A few days ago, my kids and I made our way to the local golf course to catch the hills for sledding. After several runs up and down the hills, I told the kids I was going to venture down the hill and take a walk in nature for a few minutes alone. They followed me down (mom radar!) and to our surprise, we stumbled across a sparrow struggling in the deep white snow all by herself.
My eight-year-old daughter Rebekah was the first to arrive on the scene and noticed the bird couldn’t fly even when it flapped its wings. She reached out her gloves and scooped up the bird even though I cautioned her not to mess with it.
“I’m fine mom. I have gloves on,” she said. I didn’t argue with her.

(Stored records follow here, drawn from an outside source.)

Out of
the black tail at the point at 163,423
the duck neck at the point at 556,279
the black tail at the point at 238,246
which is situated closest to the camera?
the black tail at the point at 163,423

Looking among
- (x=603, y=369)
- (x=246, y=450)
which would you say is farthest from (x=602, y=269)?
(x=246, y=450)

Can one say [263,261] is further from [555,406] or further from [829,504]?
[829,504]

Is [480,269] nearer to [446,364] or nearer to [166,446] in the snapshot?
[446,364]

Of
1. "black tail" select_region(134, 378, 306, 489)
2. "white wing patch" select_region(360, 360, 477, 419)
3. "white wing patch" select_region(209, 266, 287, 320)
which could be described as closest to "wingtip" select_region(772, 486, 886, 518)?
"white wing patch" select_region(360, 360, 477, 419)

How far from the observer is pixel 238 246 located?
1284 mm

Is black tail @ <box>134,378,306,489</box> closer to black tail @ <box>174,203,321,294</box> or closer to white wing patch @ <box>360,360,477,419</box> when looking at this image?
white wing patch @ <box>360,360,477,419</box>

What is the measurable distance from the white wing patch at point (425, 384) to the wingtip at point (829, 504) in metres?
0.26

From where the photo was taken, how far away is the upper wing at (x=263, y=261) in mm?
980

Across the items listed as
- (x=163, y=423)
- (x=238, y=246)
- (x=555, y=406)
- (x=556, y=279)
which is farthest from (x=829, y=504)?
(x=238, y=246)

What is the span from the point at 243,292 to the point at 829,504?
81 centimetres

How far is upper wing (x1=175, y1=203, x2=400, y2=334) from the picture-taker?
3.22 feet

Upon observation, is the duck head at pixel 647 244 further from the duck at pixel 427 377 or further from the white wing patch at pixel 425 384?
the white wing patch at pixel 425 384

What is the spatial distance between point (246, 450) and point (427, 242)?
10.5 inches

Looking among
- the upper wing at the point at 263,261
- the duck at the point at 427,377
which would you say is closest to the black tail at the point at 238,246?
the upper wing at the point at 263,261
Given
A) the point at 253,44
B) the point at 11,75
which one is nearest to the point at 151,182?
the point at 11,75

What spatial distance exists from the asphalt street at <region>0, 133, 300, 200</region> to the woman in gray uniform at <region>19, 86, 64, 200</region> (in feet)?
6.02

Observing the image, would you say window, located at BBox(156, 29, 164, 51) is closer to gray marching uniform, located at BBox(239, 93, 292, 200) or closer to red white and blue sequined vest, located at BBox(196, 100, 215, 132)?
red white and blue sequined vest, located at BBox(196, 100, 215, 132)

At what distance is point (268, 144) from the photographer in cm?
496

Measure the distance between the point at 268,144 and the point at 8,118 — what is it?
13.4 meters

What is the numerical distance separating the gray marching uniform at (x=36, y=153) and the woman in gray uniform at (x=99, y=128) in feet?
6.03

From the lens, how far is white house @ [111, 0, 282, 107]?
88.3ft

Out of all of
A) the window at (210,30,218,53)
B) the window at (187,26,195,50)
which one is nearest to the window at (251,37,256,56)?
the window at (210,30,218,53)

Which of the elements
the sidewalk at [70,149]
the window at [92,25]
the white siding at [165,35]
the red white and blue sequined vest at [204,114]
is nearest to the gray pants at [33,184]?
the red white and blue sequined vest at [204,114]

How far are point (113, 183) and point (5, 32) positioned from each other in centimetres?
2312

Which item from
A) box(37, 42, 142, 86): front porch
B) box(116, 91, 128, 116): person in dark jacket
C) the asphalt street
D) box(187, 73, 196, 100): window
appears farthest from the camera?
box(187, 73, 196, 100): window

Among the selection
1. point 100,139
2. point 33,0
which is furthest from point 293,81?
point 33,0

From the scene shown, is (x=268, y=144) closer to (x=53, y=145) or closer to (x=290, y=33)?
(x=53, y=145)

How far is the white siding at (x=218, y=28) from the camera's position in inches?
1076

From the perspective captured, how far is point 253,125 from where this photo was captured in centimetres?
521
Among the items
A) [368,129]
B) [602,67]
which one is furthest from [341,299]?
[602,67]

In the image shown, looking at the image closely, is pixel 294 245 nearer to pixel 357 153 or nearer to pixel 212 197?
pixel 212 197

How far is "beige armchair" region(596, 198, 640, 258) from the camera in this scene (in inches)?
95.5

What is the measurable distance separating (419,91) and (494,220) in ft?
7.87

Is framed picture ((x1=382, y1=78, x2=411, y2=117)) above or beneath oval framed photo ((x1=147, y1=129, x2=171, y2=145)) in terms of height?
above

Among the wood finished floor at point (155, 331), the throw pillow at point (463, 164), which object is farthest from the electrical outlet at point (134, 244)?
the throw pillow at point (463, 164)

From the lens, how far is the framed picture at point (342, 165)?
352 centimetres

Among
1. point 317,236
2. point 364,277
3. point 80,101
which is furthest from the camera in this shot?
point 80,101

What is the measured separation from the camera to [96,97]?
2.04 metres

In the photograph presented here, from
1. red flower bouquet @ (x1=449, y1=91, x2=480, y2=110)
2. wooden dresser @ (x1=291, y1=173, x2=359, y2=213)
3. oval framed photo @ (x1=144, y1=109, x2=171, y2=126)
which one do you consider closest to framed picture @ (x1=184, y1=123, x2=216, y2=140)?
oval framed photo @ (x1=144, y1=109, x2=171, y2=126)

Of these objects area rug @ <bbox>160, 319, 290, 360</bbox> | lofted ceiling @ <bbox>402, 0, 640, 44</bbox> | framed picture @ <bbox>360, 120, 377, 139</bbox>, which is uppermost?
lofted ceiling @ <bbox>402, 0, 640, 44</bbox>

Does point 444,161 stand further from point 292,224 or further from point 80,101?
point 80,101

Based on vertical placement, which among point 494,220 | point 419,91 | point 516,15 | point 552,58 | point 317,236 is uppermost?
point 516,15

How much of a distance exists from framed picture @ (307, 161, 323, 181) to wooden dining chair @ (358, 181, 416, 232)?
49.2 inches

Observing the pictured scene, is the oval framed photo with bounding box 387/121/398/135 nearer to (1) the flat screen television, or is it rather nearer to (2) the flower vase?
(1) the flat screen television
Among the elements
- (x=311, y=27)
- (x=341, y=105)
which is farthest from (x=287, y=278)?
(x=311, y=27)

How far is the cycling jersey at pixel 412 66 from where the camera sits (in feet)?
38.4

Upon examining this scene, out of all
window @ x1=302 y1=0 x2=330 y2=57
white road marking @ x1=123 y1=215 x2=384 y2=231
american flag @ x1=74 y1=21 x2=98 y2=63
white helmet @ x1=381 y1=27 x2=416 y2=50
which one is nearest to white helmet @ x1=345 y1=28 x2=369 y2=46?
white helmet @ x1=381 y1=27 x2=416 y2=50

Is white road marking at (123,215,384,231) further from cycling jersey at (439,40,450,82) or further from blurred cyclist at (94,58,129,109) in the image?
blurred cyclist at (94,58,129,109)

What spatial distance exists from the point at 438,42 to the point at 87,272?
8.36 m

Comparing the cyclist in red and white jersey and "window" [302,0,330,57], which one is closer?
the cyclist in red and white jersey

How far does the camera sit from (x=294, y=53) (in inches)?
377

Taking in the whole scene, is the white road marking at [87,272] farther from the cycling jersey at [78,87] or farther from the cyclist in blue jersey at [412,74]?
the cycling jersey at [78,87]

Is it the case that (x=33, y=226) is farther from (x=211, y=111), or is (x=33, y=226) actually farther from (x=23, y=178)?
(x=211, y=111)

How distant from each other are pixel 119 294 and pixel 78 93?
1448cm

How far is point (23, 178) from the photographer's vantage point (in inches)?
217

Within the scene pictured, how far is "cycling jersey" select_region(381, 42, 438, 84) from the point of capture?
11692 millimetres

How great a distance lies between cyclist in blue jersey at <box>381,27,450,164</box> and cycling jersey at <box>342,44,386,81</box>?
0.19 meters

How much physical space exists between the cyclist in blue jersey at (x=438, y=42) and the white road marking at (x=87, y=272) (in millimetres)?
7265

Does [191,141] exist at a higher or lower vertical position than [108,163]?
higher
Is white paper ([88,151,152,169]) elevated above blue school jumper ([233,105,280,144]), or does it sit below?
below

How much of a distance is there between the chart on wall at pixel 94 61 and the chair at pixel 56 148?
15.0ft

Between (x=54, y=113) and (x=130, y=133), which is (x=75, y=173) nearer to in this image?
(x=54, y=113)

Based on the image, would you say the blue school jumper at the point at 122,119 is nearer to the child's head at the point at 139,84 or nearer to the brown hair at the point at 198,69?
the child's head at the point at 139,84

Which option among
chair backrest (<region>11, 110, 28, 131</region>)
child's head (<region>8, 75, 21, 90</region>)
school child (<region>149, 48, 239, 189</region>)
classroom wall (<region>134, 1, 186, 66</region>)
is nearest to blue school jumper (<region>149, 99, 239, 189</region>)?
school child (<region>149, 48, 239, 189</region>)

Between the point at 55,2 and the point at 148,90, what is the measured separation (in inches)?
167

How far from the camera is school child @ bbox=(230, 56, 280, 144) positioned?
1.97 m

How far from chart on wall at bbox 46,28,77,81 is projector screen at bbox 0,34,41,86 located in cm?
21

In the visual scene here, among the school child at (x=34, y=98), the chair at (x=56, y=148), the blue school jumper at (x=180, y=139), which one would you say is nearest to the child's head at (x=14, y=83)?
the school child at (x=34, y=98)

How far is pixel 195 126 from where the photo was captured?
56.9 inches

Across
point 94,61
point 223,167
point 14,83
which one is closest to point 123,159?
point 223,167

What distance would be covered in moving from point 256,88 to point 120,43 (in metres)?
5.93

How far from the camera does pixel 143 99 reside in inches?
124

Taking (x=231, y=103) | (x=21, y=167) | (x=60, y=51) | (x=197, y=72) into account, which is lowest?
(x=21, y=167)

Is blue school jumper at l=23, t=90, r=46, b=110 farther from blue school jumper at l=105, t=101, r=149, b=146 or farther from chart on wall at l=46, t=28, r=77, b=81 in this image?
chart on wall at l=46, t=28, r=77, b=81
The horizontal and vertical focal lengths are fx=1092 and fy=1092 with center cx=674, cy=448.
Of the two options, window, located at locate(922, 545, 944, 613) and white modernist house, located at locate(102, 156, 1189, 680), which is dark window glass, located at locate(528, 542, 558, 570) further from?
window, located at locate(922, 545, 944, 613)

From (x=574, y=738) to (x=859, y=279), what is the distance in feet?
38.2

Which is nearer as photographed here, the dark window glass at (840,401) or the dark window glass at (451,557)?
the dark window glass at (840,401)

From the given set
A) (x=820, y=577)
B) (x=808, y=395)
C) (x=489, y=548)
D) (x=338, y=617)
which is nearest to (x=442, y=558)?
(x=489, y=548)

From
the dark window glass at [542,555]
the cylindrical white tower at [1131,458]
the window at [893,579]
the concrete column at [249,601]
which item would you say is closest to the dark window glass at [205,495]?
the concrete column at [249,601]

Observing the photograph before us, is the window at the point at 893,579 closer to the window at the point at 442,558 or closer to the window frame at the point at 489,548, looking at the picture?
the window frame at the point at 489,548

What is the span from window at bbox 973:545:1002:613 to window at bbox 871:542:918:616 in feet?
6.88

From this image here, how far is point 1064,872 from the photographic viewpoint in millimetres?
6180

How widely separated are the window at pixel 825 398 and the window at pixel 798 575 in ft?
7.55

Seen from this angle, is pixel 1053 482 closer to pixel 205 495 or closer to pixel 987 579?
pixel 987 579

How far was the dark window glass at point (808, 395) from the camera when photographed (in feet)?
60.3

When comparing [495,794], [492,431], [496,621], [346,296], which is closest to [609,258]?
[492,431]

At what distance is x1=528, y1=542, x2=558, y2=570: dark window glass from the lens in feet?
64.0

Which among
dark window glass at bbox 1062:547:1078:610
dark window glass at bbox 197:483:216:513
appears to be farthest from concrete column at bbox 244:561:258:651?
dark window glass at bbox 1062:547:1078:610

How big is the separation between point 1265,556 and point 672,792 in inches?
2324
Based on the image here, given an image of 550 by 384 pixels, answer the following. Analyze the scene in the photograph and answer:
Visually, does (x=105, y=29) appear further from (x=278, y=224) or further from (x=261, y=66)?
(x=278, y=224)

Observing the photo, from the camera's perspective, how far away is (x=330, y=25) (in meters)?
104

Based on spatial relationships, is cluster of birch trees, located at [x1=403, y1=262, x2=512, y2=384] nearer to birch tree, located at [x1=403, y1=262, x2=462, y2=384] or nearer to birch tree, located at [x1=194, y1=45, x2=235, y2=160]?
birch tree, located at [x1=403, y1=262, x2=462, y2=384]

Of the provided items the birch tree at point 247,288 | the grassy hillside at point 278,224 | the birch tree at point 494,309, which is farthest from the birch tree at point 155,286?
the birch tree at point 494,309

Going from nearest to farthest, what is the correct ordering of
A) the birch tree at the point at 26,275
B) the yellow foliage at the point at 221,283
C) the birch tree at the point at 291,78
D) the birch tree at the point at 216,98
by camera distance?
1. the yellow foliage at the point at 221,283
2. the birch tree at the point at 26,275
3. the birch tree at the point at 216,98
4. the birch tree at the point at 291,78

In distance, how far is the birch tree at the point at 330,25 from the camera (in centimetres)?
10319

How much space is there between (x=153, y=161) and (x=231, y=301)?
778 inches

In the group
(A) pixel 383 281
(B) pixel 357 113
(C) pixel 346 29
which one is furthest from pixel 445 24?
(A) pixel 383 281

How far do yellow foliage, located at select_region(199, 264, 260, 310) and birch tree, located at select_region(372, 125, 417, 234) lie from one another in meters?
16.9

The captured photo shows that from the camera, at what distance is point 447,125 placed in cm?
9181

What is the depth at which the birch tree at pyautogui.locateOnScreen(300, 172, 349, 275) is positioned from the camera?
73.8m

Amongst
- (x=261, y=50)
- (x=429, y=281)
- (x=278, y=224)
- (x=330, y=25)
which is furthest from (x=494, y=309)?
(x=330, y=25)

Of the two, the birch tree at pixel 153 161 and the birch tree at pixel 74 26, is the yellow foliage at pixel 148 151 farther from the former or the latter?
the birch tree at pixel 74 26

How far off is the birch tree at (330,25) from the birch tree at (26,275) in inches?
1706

The kids and I continued to watch the bird and Rebekah kept following it and picking it up. It was sad to see the struggle, especially for my ten-year-old son.
In motherhood, there are times I feel like that little sparrow just making her way through the trenches, yet deeply struggling to survive. The challenges involved in raising children can be overwhelming. It’s hard work that often goes unnoticed and is rarely praised. You don’t exactly get promotions and bonuses or affirmation from your boss.
Half the time, I’m just hoping I’m doing it right and praying, “God help me not to ruin my kids.” And then I pray that the love I bestow on them far outweighs my sin and failures.
Inward struggles exist as well: battling a stubborn sinful nature, impatience, anger, pride, worry, comparisons, depression, and anxiety to name a few.
That afternoon on the golf course reminded me of how Jesus sees and watches over the sparrow. How much more does he watch over me?
“Look at the birds of the air: They do not sow or reap or gather into barns–and yet your Heavenly Father feeds them. Are you not much more valuable than they?” (Matthew 6:26)
He knows me as his daughter, his child who understands sorrow and struggle that took him to a rugged cross. He says I’m valuable. Will I live like I believe it?
He cares and is fully aware of the hardships I face, even the ones that might seem so minimal like regulating the constant fighting and battle of wills between my kids that can drive me to the edge. And the nights of lost sleep when I act like the monster mom the next morning.
The truth is I’m seen as a mom. You’re seen as a mom. We’re not alone, even in the times it feels like we’re barely making it through the snowstorm. We all have struggled from one degree to another. And we need each other.
We need to tell each other, “You’re seen, and I think you’re doing a great job.”
We need each other to remind us that God sees even when no one else seems to see or even care, quite frankly.
And those worries and anxieties we lug on a daily basis as moms?
He knows those too and He’s here to help us deal with them. We just need to throw them over to him as we’d willingly drop any heavy luggage weighing us down and keeping us from effectively moving forward.
“Cast all your anxiety on Him for he cares for you.” (1 Peter 5:7)
That day the sparrow continued trying to fly its wings were damaged, but that didn’t make her any less valuable.
Rebekah eventually carried her over to the brush, out of the deep snow that looked like it would swallow it whole. Rebekah understood we had to leave the bird and go home to warm up. She gently set the bird down and we walked up the hill to our car.
I knew that even though we were gone, that sparrow wasn’t truly alone. And I won’t forget the lessons it taught me that winter day.